The poem is an accumulation of moments like this. What a poet like Walt Whitman would call a “multitude,” I imagine. But for Zimmerman, the poetic is framed differently. Whitman is all about praises and rapture. And that’s not what I hear in Zimmerman. Like are these various moments presented in the spirit of praise? In the spirit of matter-of-fact reality? I wrote on this blog about one of Laynie Browne’s list poems, 02.03.16. Where she engages with the todo list. In my reading, Browne’s poems are about the method of mind when it thinks about tasks at hand, how natural it is to associatively move to other tasks. Which is fun, because it’s like the task list has always had an associative poem at its heart. And for myself, as a productivity blog junkie, I love the poetic possibility of a simple task list. It makes Browne’s entire book, Translation of the Lilies Back Into Lists, like playground for the procedural ethos. Write anything (even a task list) and your mind is subject to the writer’s mind.

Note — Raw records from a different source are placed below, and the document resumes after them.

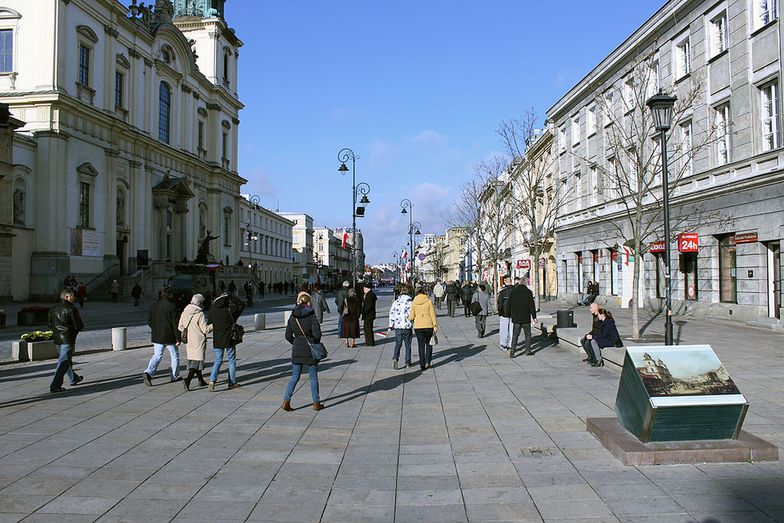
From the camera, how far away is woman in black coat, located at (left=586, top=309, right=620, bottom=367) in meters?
12.8

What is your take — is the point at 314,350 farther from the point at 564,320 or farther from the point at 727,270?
the point at 727,270

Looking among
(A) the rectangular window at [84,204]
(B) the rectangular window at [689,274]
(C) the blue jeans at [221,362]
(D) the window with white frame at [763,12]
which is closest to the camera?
(C) the blue jeans at [221,362]

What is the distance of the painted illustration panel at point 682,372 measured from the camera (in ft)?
19.7

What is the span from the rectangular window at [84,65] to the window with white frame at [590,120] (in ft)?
108

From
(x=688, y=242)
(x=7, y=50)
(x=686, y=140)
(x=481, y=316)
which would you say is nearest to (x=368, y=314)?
(x=481, y=316)

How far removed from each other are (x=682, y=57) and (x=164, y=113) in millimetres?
45371

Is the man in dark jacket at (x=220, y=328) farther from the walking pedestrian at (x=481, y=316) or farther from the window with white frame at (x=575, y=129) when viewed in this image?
the window with white frame at (x=575, y=129)

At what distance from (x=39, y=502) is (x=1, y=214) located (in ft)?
114

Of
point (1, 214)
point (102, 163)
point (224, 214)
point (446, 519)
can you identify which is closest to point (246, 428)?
point (446, 519)

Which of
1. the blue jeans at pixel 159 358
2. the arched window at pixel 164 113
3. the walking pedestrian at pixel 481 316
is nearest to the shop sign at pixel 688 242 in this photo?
the walking pedestrian at pixel 481 316

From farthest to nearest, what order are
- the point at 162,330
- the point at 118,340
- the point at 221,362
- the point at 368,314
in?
the point at 368,314
the point at 118,340
the point at 162,330
the point at 221,362

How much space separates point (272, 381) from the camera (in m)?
11.4

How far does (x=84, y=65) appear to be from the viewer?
42719 millimetres

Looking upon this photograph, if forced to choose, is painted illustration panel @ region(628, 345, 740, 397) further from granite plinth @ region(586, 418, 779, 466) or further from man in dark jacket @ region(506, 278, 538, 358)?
man in dark jacket @ region(506, 278, 538, 358)
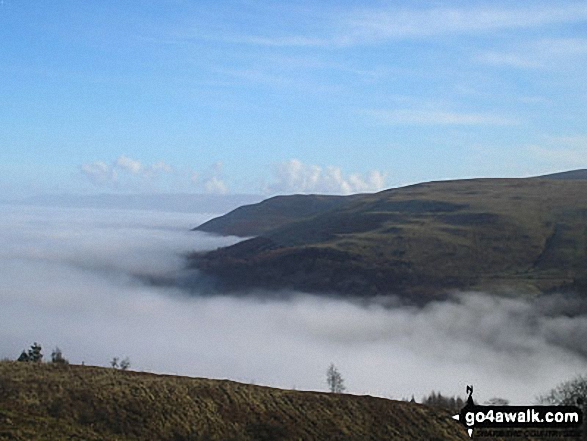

I’m not entirely clear, however, how I would describe Zimmerman’s poetics of matter-of-fact reality. Something that accounts for not only the cataloguing, but also the incidental “entry” the title encourages me to consider. Here’s another quote from the poem:

remember the shoppers
who took pictures, who could not look. remember the aura of their fascination. when
the bars bent, though, we stayed. waited to be gathered. mud stirs in waters at the headway,
eagles watch glass folding in the bonfire. break off my calf, eat first the heel. to remain to remain
is joy to remain. mouth a tunnel of praise.

The imperative call at the opening to the above quote, that “(you) remember he shoppers…”, has that conventional element of poetic praise via noticing. But the comment immediately after the two “remember” sentences, “when the bars bent, though, we stayed” is one of many flatly stated situations in the poem. And yet I’m willing to entertain it as an “Entry,” as the title to the poem would maintain. But which part should I hear as entry? A similar question in the statement, “eagles watch glass folding in the bonfire.” It’s these non-imperative statements that aren’t entirely clear, but something in the poem makes me open to their connection to a sentiment like, “to remain to remain / is joy to remain.”

Perhaps this is a generous stretch on my part, but it feels like there is an “if” implicit somewhere in the poem, and it could serve as a needle to thread the reader into the flattened intentionality of the poem. (If you see the poetic,) “eagles watch glass folding in the bonfire.” (If you see the poetic,) “mud stirs in waters at the headway.” Like just reading with the knowledge that there should be an “entry” and phrasing the entry for the poem yields something. Does that help? For me, it does. The “if” helps open the otherwise inert statements. “If” poeticizes what I read as a slight tilt to these statements. “If” affords a continuity for me between the imperative statements telling the reader to do something that might be an unusual command for a reader (”unbuckle the palm and draw out pollen,” for instance). But what ultimately draws me into the poem is its invitation for “Entry.” The many different ways I’m encouraged to enter.

I’ll close this on a counterpoint. This morning I was reading some poems from Medbh McGuckian’s Shemalier, a book hovering over subtly contoured sentences that are dense with imagistic references. I was thinking of how McGuckian and Zimmerman are similar in how they rely on many poetic moments occurring in a single sentence. Where Whitman’s catalogue will use the sentence to magnify its praise of an individual poetic observation, I think McGuckian and Zimmerman consider the sentence a topographic entity. However, their differences are what poetic consideration they open the reader to. For my reading, McGuckian often has some essential notion at the heart of her poem (even if the essence remains clouded in lyric gestures). All the images and objects provide further insight into her reasoning. Zimmerman, on the other hand, doesn’t exactly let me into what she has placed on the other side of the entry. It’s more the gesture to have a poem titled “Entry,” so her showing the reader to that entry is the poem.